INSTRUCTIONS FOR THE TASK
Print each line below verbatim, skipping every picture.

INPUT DATA
☆ ☆ ☆
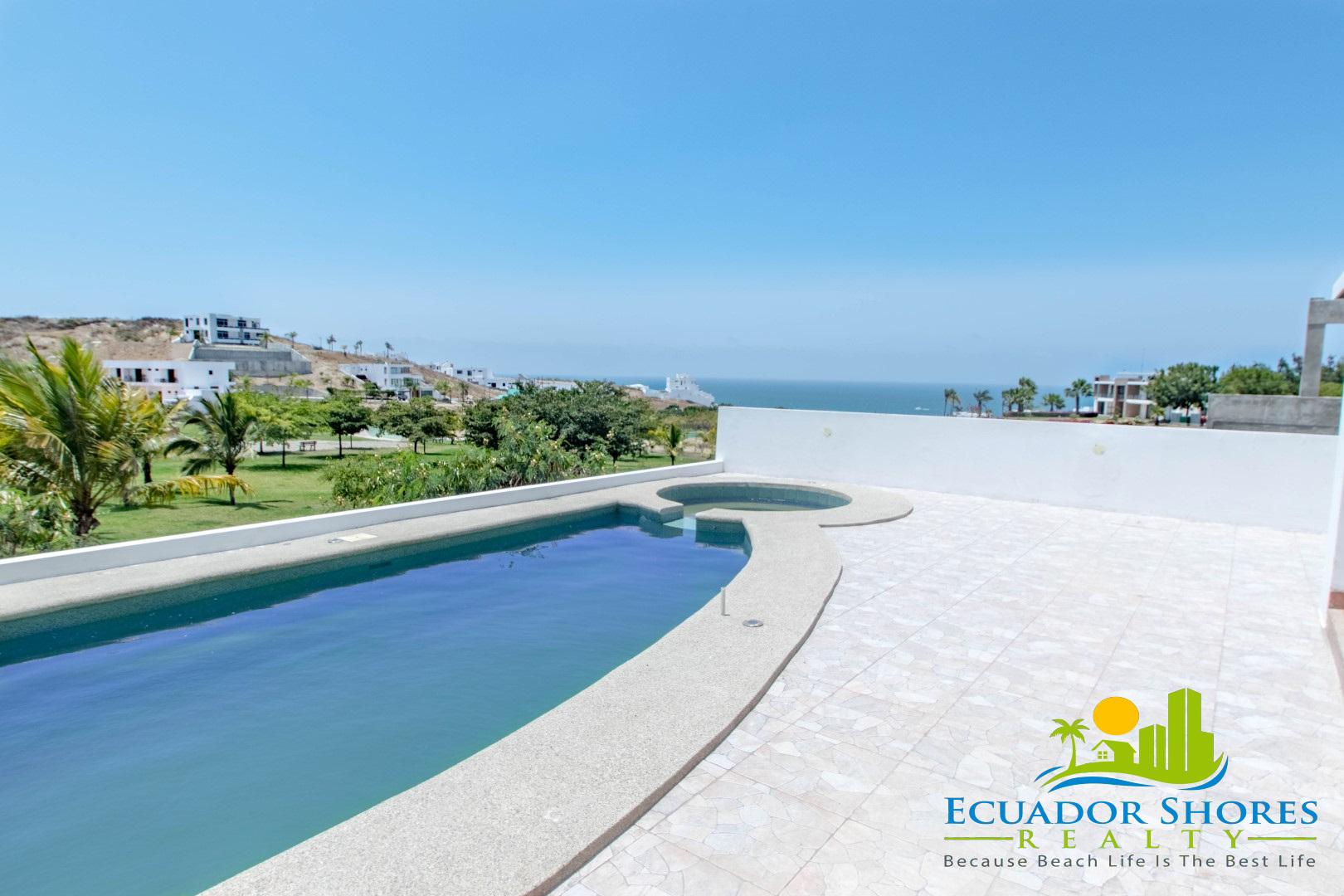 Pool home Manta Ecuador! New construction!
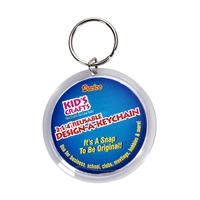 Acrylic Snap Key Chain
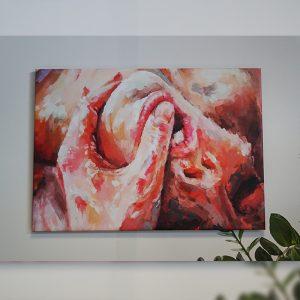 Tablou Canvas Passion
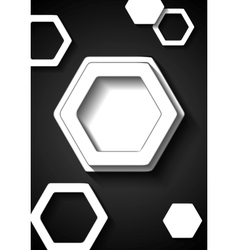Abstract black and white tech background vector image vector image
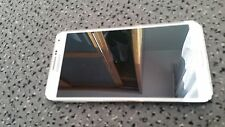 Samsung  Galaxy Note III SM-N9005 - 32GB - Classic White (Ohne Simlock)...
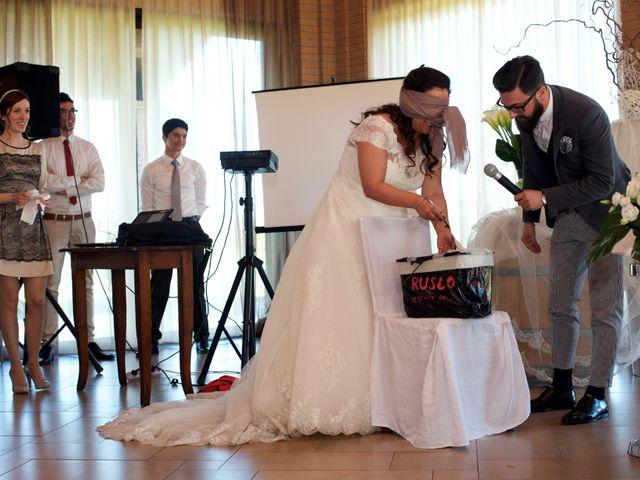 Il matrimonio di Gabrele e Jessica a Medicina, Bologna 42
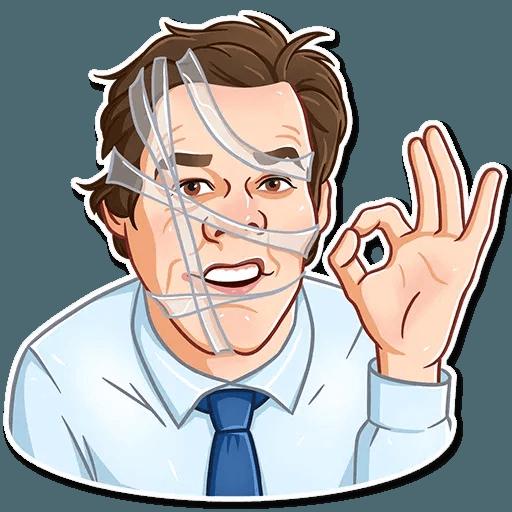 Jim Carry - Sticker 10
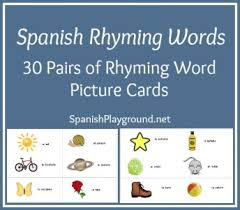 rhyme archives playground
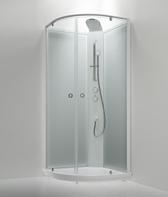 Sanka suihkukaappi BRIC 4 kirkaslasi(etu), frost  (takaseinä)  valkoinen 91×91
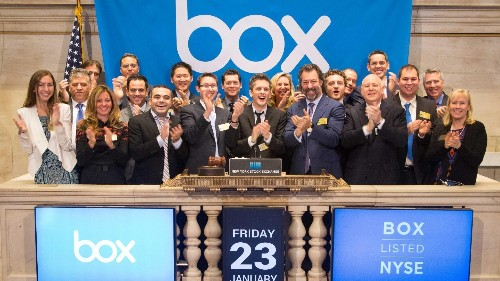 As Box Stock Soars 70% At IPO, CEO Aaron Levie Is Already Looking Ahead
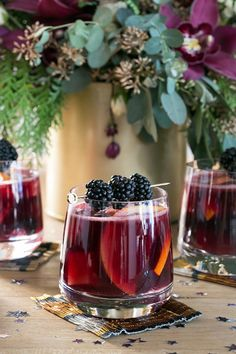 New Year's Eve Sangria Bar with @fronterawine // Entertaining // New Years // BetterAfterDark
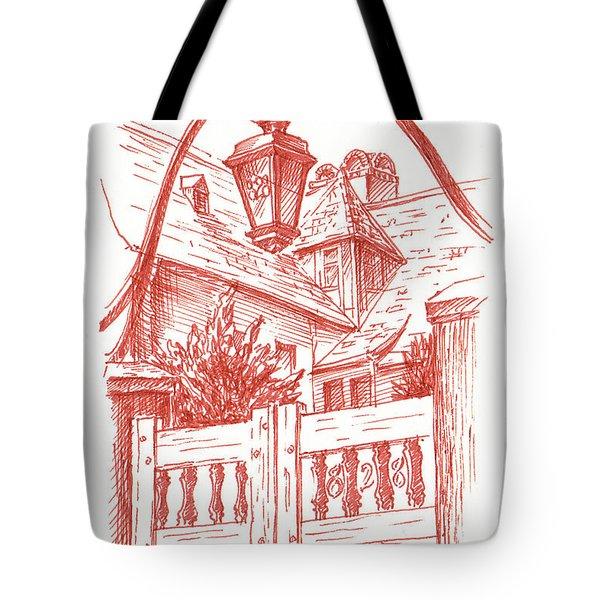 Streets Of San Francisco Russian Hill Tote Bag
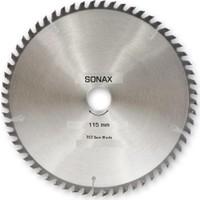 Sonax 6'lı Paket 115 Mm Sunta Ağzı Kesme Bıçağı 090174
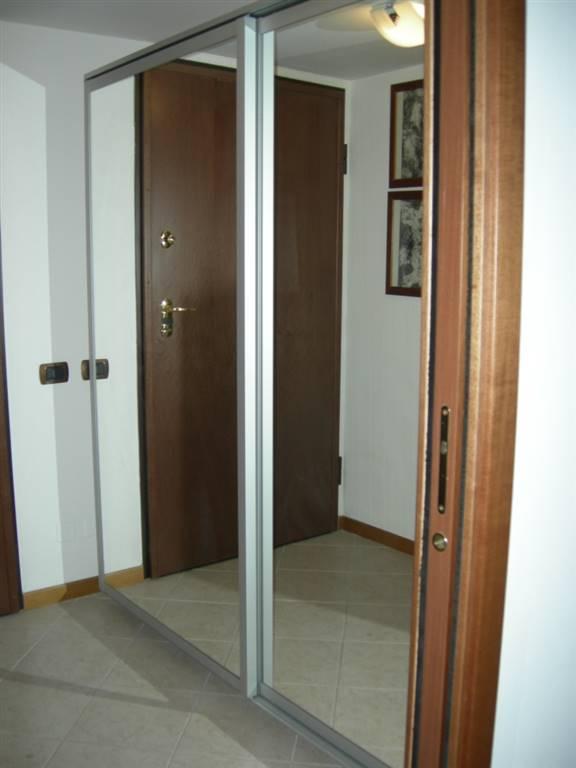 Appartamento viale Piero e Alberto Pirelli 14  a Milano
☆ ☆ ☆
OUTPUT FOR THIS TASK
 Pool home Manta Ecuador! New construction!
 Acrylic Snap Key Chain
 Tablou Canvas Passion
Abstract black and white tech background vector image vector image
 Samsung  Galaxy Note III SM-N9005 - 32GB - Classic White (Ohne Simlock)...
 Il matrimonio di Gabrele e Jessica a Medicina, Bologna 42
 Jim Carry - Sticker 10
 rhyme archives playground
 Sanka suihkukaappi BRIC 4 kirkaslasi(etu), frost  (takaseinä)  valkoinen 91×91
 As Box Stock Soars 70% At IPO, CEO Aaron Levie Is Already Looking Ahead
 New Year's Eve Sangria Bar with @fronterawine // Entertaining // New Years // BetterAfterDark
 Streets Of San Francisco Russian Hill Tote Bag
 Sonax 6'lı Paket 115 Mm Sunta Ağzı Kesme Bıçağı 090174
 Appartamento viale Piero e Alberto Pirelli 14  a Milano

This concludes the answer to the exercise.